* START *
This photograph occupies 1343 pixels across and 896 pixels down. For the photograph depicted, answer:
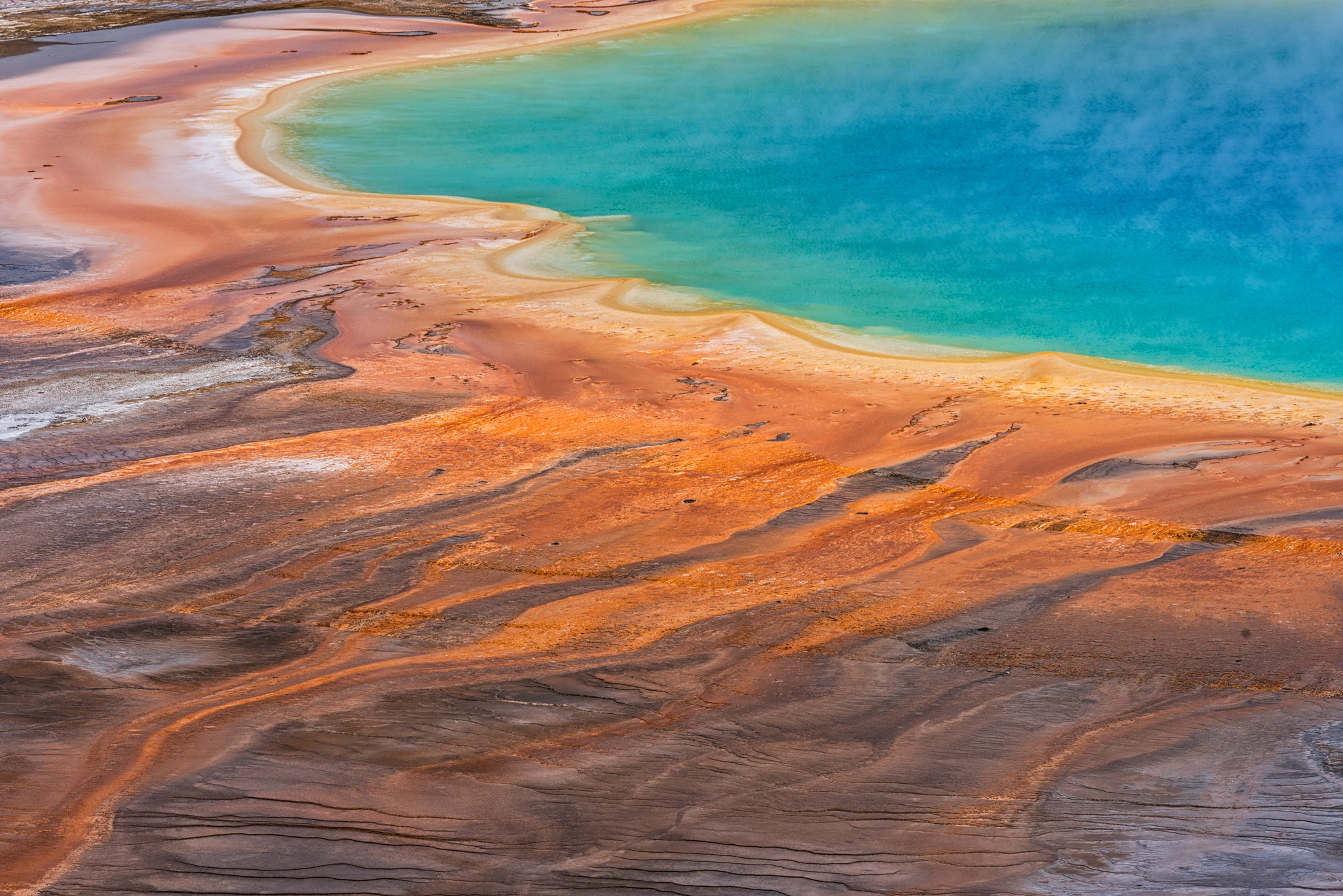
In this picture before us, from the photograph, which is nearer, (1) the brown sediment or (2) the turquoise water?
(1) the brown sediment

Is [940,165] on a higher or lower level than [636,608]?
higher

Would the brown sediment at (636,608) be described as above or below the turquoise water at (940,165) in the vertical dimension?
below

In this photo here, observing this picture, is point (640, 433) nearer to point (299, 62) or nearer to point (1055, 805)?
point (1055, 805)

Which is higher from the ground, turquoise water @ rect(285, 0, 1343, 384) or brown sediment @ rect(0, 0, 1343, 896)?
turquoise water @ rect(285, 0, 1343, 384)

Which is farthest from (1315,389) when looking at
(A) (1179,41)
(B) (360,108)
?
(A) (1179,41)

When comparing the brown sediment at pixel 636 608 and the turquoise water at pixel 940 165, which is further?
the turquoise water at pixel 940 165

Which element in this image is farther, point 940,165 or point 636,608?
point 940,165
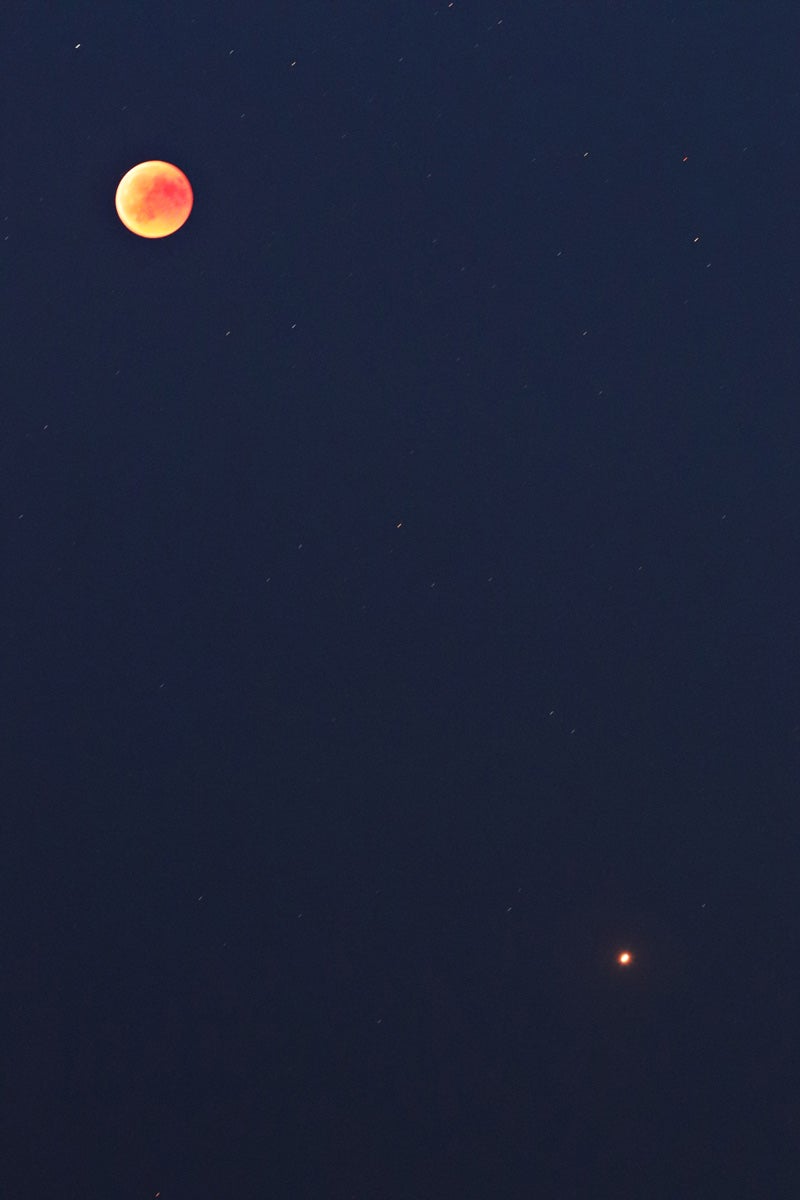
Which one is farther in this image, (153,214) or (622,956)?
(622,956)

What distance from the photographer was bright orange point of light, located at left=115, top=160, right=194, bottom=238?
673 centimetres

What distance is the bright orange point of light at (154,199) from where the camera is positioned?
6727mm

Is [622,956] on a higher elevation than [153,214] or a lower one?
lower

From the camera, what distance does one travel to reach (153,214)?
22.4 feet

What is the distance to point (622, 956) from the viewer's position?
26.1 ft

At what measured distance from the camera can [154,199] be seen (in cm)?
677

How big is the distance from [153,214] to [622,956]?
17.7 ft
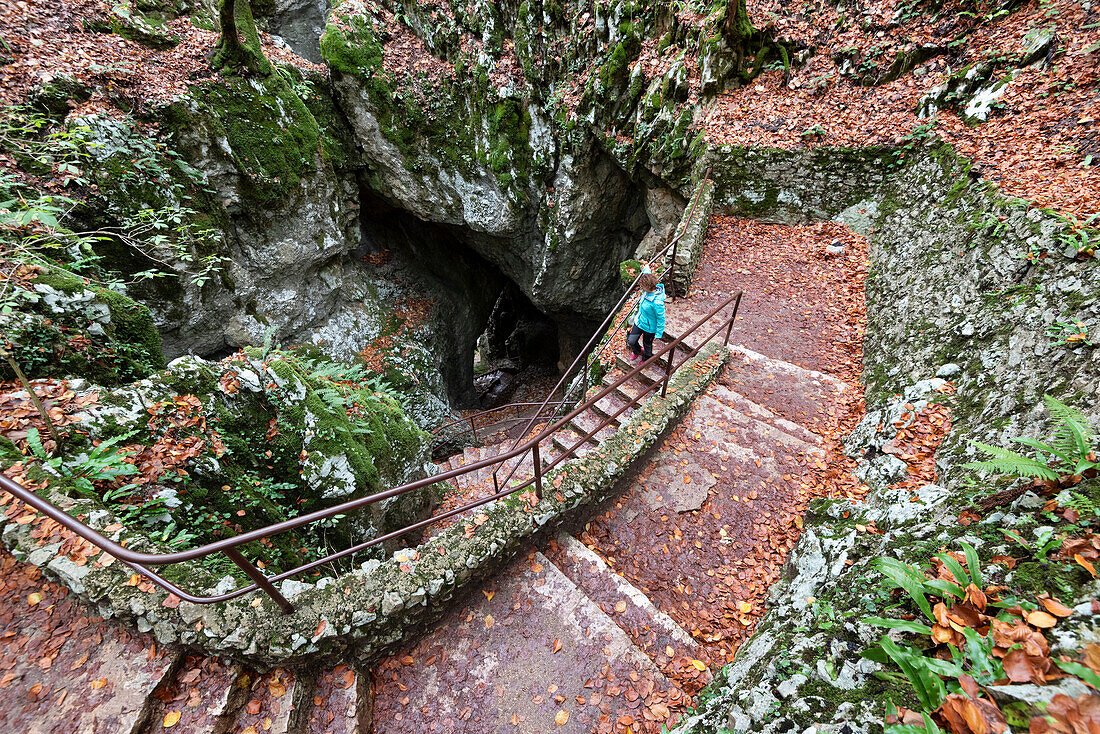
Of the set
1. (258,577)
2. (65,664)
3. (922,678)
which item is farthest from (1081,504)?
* END *
» Work instructions
Reproduce all of the entries above, replacing "camera" with "viewpoint" everywhere and leaving everything else unchanged. Omit the pictures from your answer.

» Task answer
This photograph occupies 1343 pixels across and 896 pixels down. For the photograph depicted, answer:
In this picture before us, from the photograph, which is nearer, (1) the brown sediment or (2) the turquoise water?
(1) the brown sediment

Is [940,165] on a higher or lower level than [636,608]?
higher

Would the brown sediment at (636,608) be described as above or below the turquoise water at (940,165) in the vertical dimension?
below

In this photo here, observing this picture, is point (640, 433) nearer to point (299, 62) or nearer to point (1055, 805)?
point (1055, 805)

Which is higher from the ground, turquoise water @ rect(285, 0, 1343, 384) or brown sediment @ rect(0, 0, 1343, 896)?
turquoise water @ rect(285, 0, 1343, 384)

Which is farthest from (1315,389) when looking at
(A) (1179,41)
(B) (360,108)
?
(A) (1179,41)

When comparing the brown sediment at pixel 636 608 and the turquoise water at pixel 940 165, which is further?
the turquoise water at pixel 940 165

Which element in this image is farther, point 940,165 or point 636,608?
point 940,165
Which one is farther in this image, (153,214) or (622,956)?
(622,956)

What distance from the photographer was bright orange point of light, located at left=115, top=160, right=194, bottom=238?
673 centimetres

What distance is the bright orange point of light at (154,199) from where the viewpoint is positioned?
6727mm

Is [622,956] on a higher elevation than [153,214] or a lower one?
lower

From the viewpoint, what distance does one travel to reach (153,214)?
22.4 feet

What is the distance to point (622, 956) from the viewer's position?
26.1 ft

At what measured distance from the viewpoint can [154,199] be seen (in cm)?
677

How big is the distance from [153,214] to [622,956]?
17.7 ft
Of the set
1. (258,577)
2. (65,664)
3. (922,678)
which item is farthest from (1081,504)?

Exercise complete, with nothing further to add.